Estratto del documento
⁂

C’è Salvatore Cimmino, nuotatore amputato della gamba destra, tuttora impegnato nel suo giro del mondo a nuoto. C’è Roberto “Robydamatti” Bruzzone, con la sua protesi in titanio alla gamba destra, alle prese proprio in questi giorni con il deserto rosso della Namibia. E c’è naturalmente Andrea Stella, ideatore e realizzatore dello “Spirito di Stella“, protagonista ormai da anni di tanti viaggi e iniziative, l’ultima delle quali lo ha portato a Miami, attraverso l’Atlantico, dieci anni dopo l’incidente che in quella città della Florida lo costrinse a sedersi in carrozzina.
Abbiamo sempre seguito e continueremo a seguire le sfide di tutti loro, raccontandone non come di “super-disabili” che intendono ad ogni costo stupire il mondo, ma come di veri e propri “testimoni di diritti”, spesso anche in modo esplicito, come accade ad esempio per Cimmino, che dichiara sempre di nuotare perché si parli e si agisca di più in favore della mobilità e della vita indipendente delle persone con disabilità o per Stella, che sulla vela di randa del suo natante ha fatto imprimere gli articoli della Convenzione ONU sui Diritti delle Persone con Disabilità e del Manifesto Italiano per la Promozione del Turismo Accessibile.

⁂

Sezione dei dati
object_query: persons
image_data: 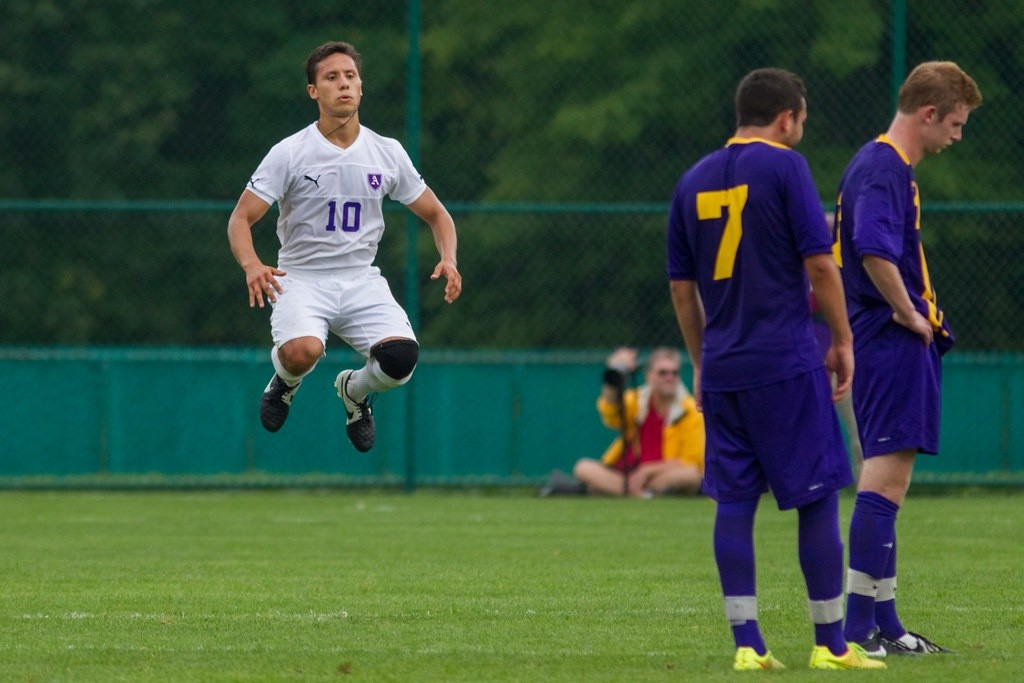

⁂

Attività da svolgere
A - Aggiorna il passo dell'estratto che va da "C’è Salvatore Cimmino, nuotatore" fino a "sedersi in carrozzina." compreso, mettendo "Tampa" al posto di "Miami", e trascrivi il risultato.
B - Rispondi a queste domande sull'estratto:
(i) Di quale materiale è la protesi di Roberto Bruzzone?
(ii) Quanti anni dopo l'incidente Andrea Stella è arrivato a Miami attraverso l'Atlantico?
(iii) Quali testi ha fatto imprimere Andrea Stella sulla vela di randa del suo natante?
I dati non hanno alcun legame con l'estratto.

Risposte corrette
A -
C’è Salvatore Cimmino, nuotatore amputato della gamba destra, tuttora impegnato nel suo giro del mondo a nuoto. C’è Roberto “Robydamatti” Bruzzone, con la sua protesi in titanio alla gamba destra, alle prese proprio in questi giorni con il deserto rosso della Namibia. E c’è naturalmente Andrea Stella, ideatore e realizzatore dello “Spirito di Stella“, protagonista ormai da anni di tanti viaggi e iniziative, l’ultima delle quali lo ha portato a Tampa, attraverso l’Atlantico, dieci anni dopo l’incidente che in quella città della Florida lo costrinse a sedersi in carrozzina.

B -
(i) Di titanio.
(ii) Dieci anni dopo.
(iii) Gli articoli della Convenzione ONU sui Diritti delle Persone con Disabilità e del Manifesto Italiano per la Promozione del Turismo Accessibile.